The first request for an Oblates mission in Australia was from the Bishop of Perth in 1845, yet due to the worldwide demand for the Order’s missionary services, it was some 50 years later, in 1894, that the call could be answered and the first Oblate missionaries came to Fremantle WA.

Then-Bishop of Perth Matthew Gibney requested the Oblates presence in WA specifically to serve the seaport parish of Fremantle, to direct an industrial school at Glendalough and to preach missions throughout the diocese: Frs Roger Hennessy OMI and Daniel O'Ryan OMI arrived and took to the mission immediately.


The Church of St Patrick’s, Fremantle: one of only five Basilica’s in Australia. Photo: Supplied.

Other missionaries from the order arrived in Australia in 1929 and over the next 10 years, some 200 missions and 300 retreats were preached by the Oblates, from the north of Queensland to the south of Tasmania.

From the 1940s, the Oblates began to accept more parishes, the majority of these being in working-class areas with high populations of European migrants and on the 13th February 1967, the Oblate missions in Australia were made into their own province.

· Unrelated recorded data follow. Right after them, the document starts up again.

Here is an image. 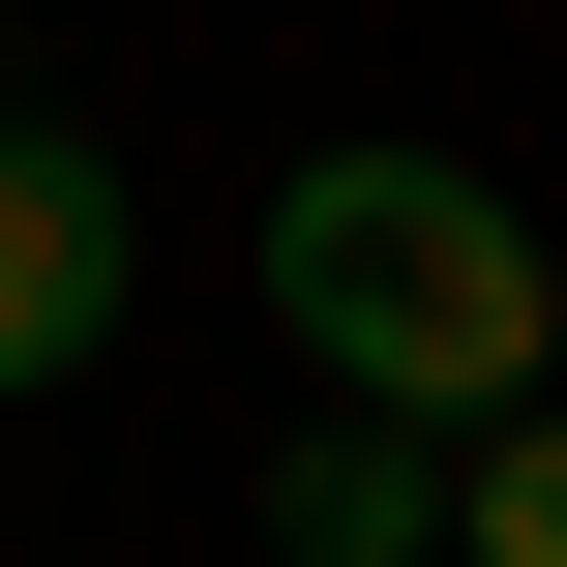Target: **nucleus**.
Here are the masks:
<instances>
[{
  "mask_svg": "<svg viewBox=\"0 0 567 567\" xmlns=\"http://www.w3.org/2000/svg\"><path fill=\"white\" fill-rule=\"evenodd\" d=\"M269 299H299V359L359 389V419H508L538 389V209L478 179V150H299L269 179Z\"/></svg>",
  "mask_w": 567,
  "mask_h": 567,
  "instance_id": "f257e3e1",
  "label": "nucleus"
},
{
  "mask_svg": "<svg viewBox=\"0 0 567 567\" xmlns=\"http://www.w3.org/2000/svg\"><path fill=\"white\" fill-rule=\"evenodd\" d=\"M90 359H120V150L0 120V389H90Z\"/></svg>",
  "mask_w": 567,
  "mask_h": 567,
  "instance_id": "f03ea898",
  "label": "nucleus"
},
{
  "mask_svg": "<svg viewBox=\"0 0 567 567\" xmlns=\"http://www.w3.org/2000/svg\"><path fill=\"white\" fill-rule=\"evenodd\" d=\"M269 567H449V419H329V449H269Z\"/></svg>",
  "mask_w": 567,
  "mask_h": 567,
  "instance_id": "7ed1b4c3",
  "label": "nucleus"
},
{
  "mask_svg": "<svg viewBox=\"0 0 567 567\" xmlns=\"http://www.w3.org/2000/svg\"><path fill=\"white\" fill-rule=\"evenodd\" d=\"M449 567H567V419H449Z\"/></svg>",
  "mask_w": 567,
  "mask_h": 567,
  "instance_id": "20e7f679",
  "label": "nucleus"
}]
</instances>
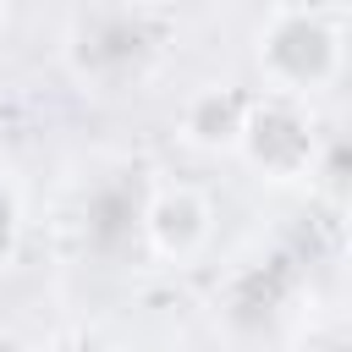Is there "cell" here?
I'll return each mask as SVG.
<instances>
[{
    "mask_svg": "<svg viewBox=\"0 0 352 352\" xmlns=\"http://www.w3.org/2000/svg\"><path fill=\"white\" fill-rule=\"evenodd\" d=\"M253 72L264 94L314 99L341 82V16L314 0H280L253 28Z\"/></svg>",
    "mask_w": 352,
    "mask_h": 352,
    "instance_id": "obj_1",
    "label": "cell"
},
{
    "mask_svg": "<svg viewBox=\"0 0 352 352\" xmlns=\"http://www.w3.org/2000/svg\"><path fill=\"white\" fill-rule=\"evenodd\" d=\"M154 28L143 11L121 6V0H94L66 22L60 38V60L72 72V82L82 94H126L154 72Z\"/></svg>",
    "mask_w": 352,
    "mask_h": 352,
    "instance_id": "obj_2",
    "label": "cell"
},
{
    "mask_svg": "<svg viewBox=\"0 0 352 352\" xmlns=\"http://www.w3.org/2000/svg\"><path fill=\"white\" fill-rule=\"evenodd\" d=\"M236 154L242 165L258 176V182H302L314 176V160H319V126L308 116L302 99H280V94H253L248 99V121H242V138H236Z\"/></svg>",
    "mask_w": 352,
    "mask_h": 352,
    "instance_id": "obj_3",
    "label": "cell"
},
{
    "mask_svg": "<svg viewBox=\"0 0 352 352\" xmlns=\"http://www.w3.org/2000/svg\"><path fill=\"white\" fill-rule=\"evenodd\" d=\"M214 242V204L192 182H160L143 198L138 220V248L154 253L160 264H192Z\"/></svg>",
    "mask_w": 352,
    "mask_h": 352,
    "instance_id": "obj_4",
    "label": "cell"
},
{
    "mask_svg": "<svg viewBox=\"0 0 352 352\" xmlns=\"http://www.w3.org/2000/svg\"><path fill=\"white\" fill-rule=\"evenodd\" d=\"M143 198L148 182H138V170H104L82 187L77 204V236L94 258H121L138 248V220H143Z\"/></svg>",
    "mask_w": 352,
    "mask_h": 352,
    "instance_id": "obj_5",
    "label": "cell"
},
{
    "mask_svg": "<svg viewBox=\"0 0 352 352\" xmlns=\"http://www.w3.org/2000/svg\"><path fill=\"white\" fill-rule=\"evenodd\" d=\"M248 99L242 88L231 82H209V88H192L176 126H182V143L198 148V154H236V138H242V121H248Z\"/></svg>",
    "mask_w": 352,
    "mask_h": 352,
    "instance_id": "obj_6",
    "label": "cell"
},
{
    "mask_svg": "<svg viewBox=\"0 0 352 352\" xmlns=\"http://www.w3.org/2000/svg\"><path fill=\"white\" fill-rule=\"evenodd\" d=\"M16 236H22V198H16L11 170L0 165V264L16 253Z\"/></svg>",
    "mask_w": 352,
    "mask_h": 352,
    "instance_id": "obj_7",
    "label": "cell"
},
{
    "mask_svg": "<svg viewBox=\"0 0 352 352\" xmlns=\"http://www.w3.org/2000/svg\"><path fill=\"white\" fill-rule=\"evenodd\" d=\"M292 352H352V346H346L341 319H314V324L297 336V346H292Z\"/></svg>",
    "mask_w": 352,
    "mask_h": 352,
    "instance_id": "obj_8",
    "label": "cell"
},
{
    "mask_svg": "<svg viewBox=\"0 0 352 352\" xmlns=\"http://www.w3.org/2000/svg\"><path fill=\"white\" fill-rule=\"evenodd\" d=\"M121 6H132V11H154V6H165V0H121Z\"/></svg>",
    "mask_w": 352,
    "mask_h": 352,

In response to the Church's need, the Oblates founded three boys' schools between 1957 and 1968: Mazenod College in Victoria, Mazenod College in Western Australia, and Iona College in Queensland.

Currently, there are 42 Oblates serving in Australia who administer nine parishes across the country, direct three boys' colleges and provide chaplaincy to hospitals, prisons, youth ministries, homeless ministries along with a variety of other services.

Called the "specialists in difficult missions" by Pope Pius XI in 1938, the Oblates continue to dedicate their lives to serving the poor in many countries of the world.

Today, the Oblates number some 3667 men in 67 countries across the globe.